Last month I wrote the first part of a column about workplace ethics and how individuals fall short because they give in to temptation of the human heart (such as greed) or are pressured by the boss or employer. I discussed how individually, we each need to keep our ethical muscles toned, so they don’t fail us when we need them for decisions. Let’s talk now about what to do when temptation comes from the workplace.

The key to handling these company pressures is to anticipate them in advance. I daresay all employees have faced one or more times when the boss, co-workers, or quotas strong-armed them into doing something wrong. So, don’t be caught off guard. Expect these attempted coercions to come. Next, before responding, think about what needs to be said. Let’s assume your unit is asked to meet an unrealistic quota. This demand affects all of your co-workers, so it is prudent to form a coalition. A manager has a much more difficult time dismissing the concerns of five people than one.

Once you have thought about what to say, practice with others, including at least one person who is not involved with the situation.

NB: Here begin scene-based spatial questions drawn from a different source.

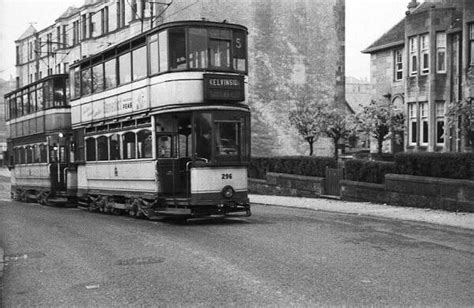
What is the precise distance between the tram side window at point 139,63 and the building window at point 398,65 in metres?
21.4

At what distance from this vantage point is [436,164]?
19.9m

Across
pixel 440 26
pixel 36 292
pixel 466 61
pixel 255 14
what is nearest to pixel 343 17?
pixel 255 14

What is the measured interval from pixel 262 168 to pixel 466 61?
1077 centimetres

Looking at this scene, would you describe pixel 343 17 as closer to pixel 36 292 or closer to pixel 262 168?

They will likely be able to tell you where you can be more diplomatic in your language. After all, you want to be successful and effective in influencing your manager, not make her defensive or antagonistic. You can also appeal to company policies about how truthfulness is a corporate value and how fudging to meet an arbitrary quota is not actually meeting a quota.

If these efforts fail, most larger companies have a whistleblower hotline where you can anonymously explain an improper practice that your management won’t fix.

There is another element to anticipating ethical temptations and challenges. The dilemma is captured in the statement credited to Leo Durocher, a major league baseball manager. He once said, “Nice guys finish last.” Fortunately, the research evidence shows this is mostly wrong. There is a wrinkle though. “Nice” guys (or women), those who choose to act with ethics and integrity, don’t always win in the short term. The student who cheats in a course may get an A. The employee who sabotages another employee may get the promotion. The person who cheats on her taxes may get away with it.

Still, it more often happens that these ethical breaches catch up with the cheaters eventually. We are living in a time when human action is more transparent than ever. Corporate and governmental policies encourage transparency and everyone with a smartphone can videorecord and tweet about any incident. So, I tell my college students to be prepared twice in your career to lose out on something to someone who acted unethically. Although they may lose on a short-term decision, they will likely win out in the long run. Even if they don’t though, the virtuous life is the one in which acting with integrity is its own value. If, day in and day out, you do the right thing, you will have lived a life of integrity.

Last column I asked you who your heroes are. If you live that virtuous life, you will be a hero for someone else. A heroic life is well worth living.

Eric Dent, a former professor at The University of North Carolina at Pembroke, now teaches at Florida Gulf Coast University.